Malware Mitigation and control measures:

• Anti-malware software – A company must have the latest version of a common malware-seeking program installed on all devices to seek and destroy rogue programs such as viruses. Scan personal or business computers regularly and update the software often.
• Anti-spyware software – These packages provide real-time protection for computers against the installation of malware by scanning incoming traffic and blocking threats.
• Spam filters – These block or quarantine email messages with suspicious content or from unknown senders to alert users not to open or respond. Most enterprises have centralized spam mitigation in place, and many personal email providers also provide this service.
• Firewalls and IDS – Firewalls and intrusion detection systems act as traffic cops for network activity and block anything suspicious. This is enterprise-grade technology that protects user computers, servers or networks from malicious applications or cyberattack. Firewalls may not prevent malware installation, but they can detect nefarious in-process operations.

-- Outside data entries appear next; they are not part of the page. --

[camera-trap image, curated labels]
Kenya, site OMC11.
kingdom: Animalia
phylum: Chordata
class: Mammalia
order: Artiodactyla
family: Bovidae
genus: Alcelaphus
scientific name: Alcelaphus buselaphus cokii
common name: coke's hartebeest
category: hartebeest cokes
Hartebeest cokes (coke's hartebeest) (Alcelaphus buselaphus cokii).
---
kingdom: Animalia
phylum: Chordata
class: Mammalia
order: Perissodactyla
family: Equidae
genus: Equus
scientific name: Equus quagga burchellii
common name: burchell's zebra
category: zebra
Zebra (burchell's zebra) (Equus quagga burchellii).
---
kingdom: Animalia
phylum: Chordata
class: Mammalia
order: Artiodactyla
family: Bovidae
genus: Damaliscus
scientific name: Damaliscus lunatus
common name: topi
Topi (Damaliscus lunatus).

• Security scans – This activity tests business websites and enterprise software for known malware that may have infected application code. Many app stores execute basic scans on software they host and sell, but this is no guarantee of safety so vigilance is needed.

Thus, Risk assessment in the workplace is a central issue for all employers. Risk management encompasses a whole range of solutions, which includes control measures and prevention from the three main risks that small and medium buisnesses face which are Data leakage, DDoS and Malware.